— start Given entries —

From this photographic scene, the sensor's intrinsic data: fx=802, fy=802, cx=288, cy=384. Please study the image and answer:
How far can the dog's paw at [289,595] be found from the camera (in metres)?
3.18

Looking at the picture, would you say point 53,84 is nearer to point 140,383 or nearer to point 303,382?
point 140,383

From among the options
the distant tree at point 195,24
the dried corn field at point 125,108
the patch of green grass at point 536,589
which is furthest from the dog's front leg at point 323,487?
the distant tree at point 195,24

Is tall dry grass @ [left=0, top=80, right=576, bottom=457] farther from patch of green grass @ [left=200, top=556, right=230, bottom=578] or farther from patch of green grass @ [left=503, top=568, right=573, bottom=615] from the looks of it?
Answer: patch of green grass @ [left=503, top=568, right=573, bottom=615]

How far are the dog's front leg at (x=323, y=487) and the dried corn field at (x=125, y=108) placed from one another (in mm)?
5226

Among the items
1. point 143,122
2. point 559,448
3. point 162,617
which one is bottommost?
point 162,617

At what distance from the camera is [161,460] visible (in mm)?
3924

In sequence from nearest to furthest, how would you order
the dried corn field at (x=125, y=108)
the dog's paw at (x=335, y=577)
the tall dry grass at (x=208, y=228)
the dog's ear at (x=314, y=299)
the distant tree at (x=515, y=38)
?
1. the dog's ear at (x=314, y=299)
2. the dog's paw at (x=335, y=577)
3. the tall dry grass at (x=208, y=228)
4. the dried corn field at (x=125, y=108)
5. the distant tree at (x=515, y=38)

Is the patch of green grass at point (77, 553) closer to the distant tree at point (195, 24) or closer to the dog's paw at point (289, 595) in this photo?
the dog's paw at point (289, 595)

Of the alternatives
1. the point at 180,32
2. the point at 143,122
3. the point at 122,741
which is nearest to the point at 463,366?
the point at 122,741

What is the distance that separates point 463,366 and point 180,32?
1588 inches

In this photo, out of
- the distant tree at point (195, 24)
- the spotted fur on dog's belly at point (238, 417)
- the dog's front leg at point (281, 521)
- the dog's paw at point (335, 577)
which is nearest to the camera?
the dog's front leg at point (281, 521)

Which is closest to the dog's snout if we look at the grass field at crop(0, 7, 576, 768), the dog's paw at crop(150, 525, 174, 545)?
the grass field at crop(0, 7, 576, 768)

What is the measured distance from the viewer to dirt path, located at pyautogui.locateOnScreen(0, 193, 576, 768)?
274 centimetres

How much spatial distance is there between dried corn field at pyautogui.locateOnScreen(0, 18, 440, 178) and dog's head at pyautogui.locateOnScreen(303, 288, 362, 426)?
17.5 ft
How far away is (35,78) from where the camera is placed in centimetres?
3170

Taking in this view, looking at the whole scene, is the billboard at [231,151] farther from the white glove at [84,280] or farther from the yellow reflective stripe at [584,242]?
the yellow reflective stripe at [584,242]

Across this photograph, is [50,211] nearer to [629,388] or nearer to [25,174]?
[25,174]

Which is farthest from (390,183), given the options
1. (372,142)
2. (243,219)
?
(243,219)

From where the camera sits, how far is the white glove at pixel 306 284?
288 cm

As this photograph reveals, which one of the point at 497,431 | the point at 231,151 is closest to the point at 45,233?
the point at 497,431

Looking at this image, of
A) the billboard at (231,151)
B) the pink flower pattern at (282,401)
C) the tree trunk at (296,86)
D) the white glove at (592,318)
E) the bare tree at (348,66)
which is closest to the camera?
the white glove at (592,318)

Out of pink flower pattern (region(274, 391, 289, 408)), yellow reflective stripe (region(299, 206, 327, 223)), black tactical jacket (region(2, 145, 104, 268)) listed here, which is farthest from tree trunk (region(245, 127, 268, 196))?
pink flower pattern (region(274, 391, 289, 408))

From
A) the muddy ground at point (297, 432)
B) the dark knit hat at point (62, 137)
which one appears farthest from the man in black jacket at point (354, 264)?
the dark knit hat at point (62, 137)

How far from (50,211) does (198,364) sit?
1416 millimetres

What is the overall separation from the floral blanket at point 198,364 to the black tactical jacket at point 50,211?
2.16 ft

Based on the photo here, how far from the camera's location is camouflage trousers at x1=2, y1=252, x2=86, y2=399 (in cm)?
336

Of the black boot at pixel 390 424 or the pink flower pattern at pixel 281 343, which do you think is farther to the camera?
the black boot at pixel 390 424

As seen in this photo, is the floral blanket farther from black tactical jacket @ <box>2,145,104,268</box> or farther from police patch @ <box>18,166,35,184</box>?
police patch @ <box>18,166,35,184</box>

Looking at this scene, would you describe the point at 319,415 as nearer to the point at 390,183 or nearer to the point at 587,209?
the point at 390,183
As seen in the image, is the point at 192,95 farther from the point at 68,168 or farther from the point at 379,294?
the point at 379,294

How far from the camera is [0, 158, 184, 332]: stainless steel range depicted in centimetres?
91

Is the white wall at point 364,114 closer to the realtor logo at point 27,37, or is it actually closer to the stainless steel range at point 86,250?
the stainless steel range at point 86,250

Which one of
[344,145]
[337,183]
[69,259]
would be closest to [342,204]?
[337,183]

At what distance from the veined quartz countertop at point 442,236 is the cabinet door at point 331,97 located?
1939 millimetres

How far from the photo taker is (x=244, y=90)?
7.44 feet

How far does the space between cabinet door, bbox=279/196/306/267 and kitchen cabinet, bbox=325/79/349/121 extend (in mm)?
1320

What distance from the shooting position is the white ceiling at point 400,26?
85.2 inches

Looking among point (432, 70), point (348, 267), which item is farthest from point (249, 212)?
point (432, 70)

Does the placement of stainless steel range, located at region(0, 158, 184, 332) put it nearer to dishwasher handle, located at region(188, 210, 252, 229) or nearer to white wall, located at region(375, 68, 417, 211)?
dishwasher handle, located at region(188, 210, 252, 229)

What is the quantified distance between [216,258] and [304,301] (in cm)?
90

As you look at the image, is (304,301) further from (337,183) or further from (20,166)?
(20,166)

— end Given entries —

» **Written instruction**: Retype the material above, line by line, exactly.

» **Output for this exercise**:
From this photographic scene, the sensor's intrinsic data: fx=802, fy=802, cx=288, cy=384. Please study the image and answer:
How far can the dog's paw at [289,595] be found from the camera (in metres)?
3.18

Looking at the picture, would you say point 53,84 is nearer to point 140,383 or nearer to point 303,382?
point 140,383

From among the options
the distant tree at point 195,24
the dried corn field at point 125,108
the patch of green grass at point 536,589
which is furthest from the dog's front leg at point 323,487?
the distant tree at point 195,24

Is tall dry grass @ [left=0, top=80, right=576, bottom=457] farther from patch of green grass @ [left=200, top=556, right=230, bottom=578] or farther from patch of green grass @ [left=503, top=568, right=573, bottom=615] from the looks of it?
Answer: patch of green grass @ [left=503, top=568, right=573, bottom=615]

How far are the dog's front leg at (x=323, y=487) and the dried corn field at (x=125, y=108) placed from one another (in mm)?
5226

Among the items
1. point 143,122
2. point 559,448
3. point 162,617
which one is bottommost?
point 162,617

At what distance from the camera is [161,460] visible (in mm)?
3924

In sequence from nearest to furthest, how would you order
the dried corn field at (x=125, y=108)
the dog's paw at (x=335, y=577)
the tall dry grass at (x=208, y=228)
the dog's ear at (x=314, y=299)
the distant tree at (x=515, y=38)
?
1. the dog's ear at (x=314, y=299)
2. the dog's paw at (x=335, y=577)
3. the tall dry grass at (x=208, y=228)
4. the dried corn field at (x=125, y=108)
5. the distant tree at (x=515, y=38)

Is the patch of green grass at point (77, 553) closer to the distant tree at point (195, 24) or closer to the dog's paw at point (289, 595) in this photo?
the dog's paw at point (289, 595)

Of the alternatives
1. the point at 180,32
2. the point at 143,122
3. the point at 122,741
which is nearest to the point at 463,366?
the point at 122,741

What is the distance that separates point 463,366 and point 180,32?
1588 inches

In this photo, out of
- the distant tree at point (195, 24)
- the spotted fur on dog's belly at point (238, 417)
- the dog's front leg at point (281, 521)
- the dog's paw at point (335, 577)
which is nearest to the camera?
the dog's front leg at point (281, 521)

Which is closest to the dog's snout if we look at the grass field at crop(0, 7, 576, 768), the dog's paw at crop(150, 525, 174, 545)?
the grass field at crop(0, 7, 576, 768)

What is the measured distance from the viewer to dirt path, located at pyautogui.locateOnScreen(0, 193, 576, 768)?
274 centimetres

How much spatial distance is there between dried corn field at pyautogui.locateOnScreen(0, 18, 440, 178) and dog's head at pyautogui.locateOnScreen(303, 288, 362, 426)?
17.5 ft
How far away is (35,78) from where the camera is placed in centimetres?
3170

Taking in this view, looking at the whole scene, is the billboard at [231,151] farther from the white glove at [84,280] or farther from the yellow reflective stripe at [584,242]?
the yellow reflective stripe at [584,242]

Across this photograph, is [50,211] nearer to [629,388] or nearer to [25,174]?
[25,174]

Which is farthest from (390,183), given the options
1. (372,142)
2. (243,219)
?
(243,219)

From where the camera sits, how far is the white glove at pixel 306 284?
288 cm

As this photograph reveals, which one of the point at 497,431 | the point at 231,151 is closest to the point at 45,233?
the point at 497,431

Looking at this image, of
A) the billboard at (231,151)
B) the pink flower pattern at (282,401)
C) the tree trunk at (296,86)
D) the white glove at (592,318)
E) the bare tree at (348,66)
which is closest to the camera?
the white glove at (592,318)

Out of pink flower pattern (region(274, 391, 289, 408)), yellow reflective stripe (region(299, 206, 327, 223)), black tactical jacket (region(2, 145, 104, 268)) listed here, which is farthest from tree trunk (region(245, 127, 268, 196))?
pink flower pattern (region(274, 391, 289, 408))

From
A) the muddy ground at point (297, 432)
B) the dark knit hat at point (62, 137)
which one appears farthest from the man in black jacket at point (354, 264)?
the dark knit hat at point (62, 137)

How far from (50,211) does (198,364) sit?
1416 millimetres

What is the overall separation from the floral blanket at point 198,364 to the black tactical jacket at point 50,211?
2.16 ft

Based on the photo here, how far from the camera's location is camouflage trousers at x1=2, y1=252, x2=86, y2=399 (in cm)?
336

Of the black boot at pixel 390 424 or the pink flower pattern at pixel 281 343, which do you think is farther to the camera?
the black boot at pixel 390 424

As seen in this photo, is the floral blanket farther from black tactical jacket @ <box>2,145,104,268</box> or farther from police patch @ <box>18,166,35,184</box>?
police patch @ <box>18,166,35,184</box>

Looking at this scene, would you describe the point at 319,415 as nearer to the point at 390,183 or nearer to the point at 587,209?
the point at 390,183
As seen in the image, is the point at 192,95 farther from the point at 68,168 or farther from the point at 379,294?
the point at 379,294

How far from the camera is [0, 158, 184, 332]: stainless steel range depicted in centimetres?
91

Is the white wall at point 364,114 closer to the realtor logo at point 27,37, or is it actually closer to the stainless steel range at point 86,250?
the stainless steel range at point 86,250

Which one of
[344,145]
[337,183]
[69,259]
would be closest to [342,204]?
[337,183]

At what distance from the veined quartz countertop at point 442,236 is the cabinet door at point 331,97 located?
1939 millimetres

How far from the photo taker is (x=244, y=90)?
7.44 feet

How far does the space between cabinet door, bbox=279/196/306/267 and kitchen cabinet, bbox=325/79/349/121 extend (in mm)?
1320

What distance from the shooting position is the white ceiling at point 400,26?
85.2 inches

Looking among point (432, 70), point (348, 267), which item is farthest from point (249, 212)?
point (432, 70)

Does the placement of stainless steel range, located at region(0, 158, 184, 332) put it nearer to dishwasher handle, located at region(188, 210, 252, 229) or nearer to white wall, located at region(375, 68, 417, 211)?
dishwasher handle, located at region(188, 210, 252, 229)

What is the quantified distance between [216,258] and [304,301] (in cm)?
90

As you look at the image, is (304,301) further from (337,183) or further from (20,166)?
(20,166)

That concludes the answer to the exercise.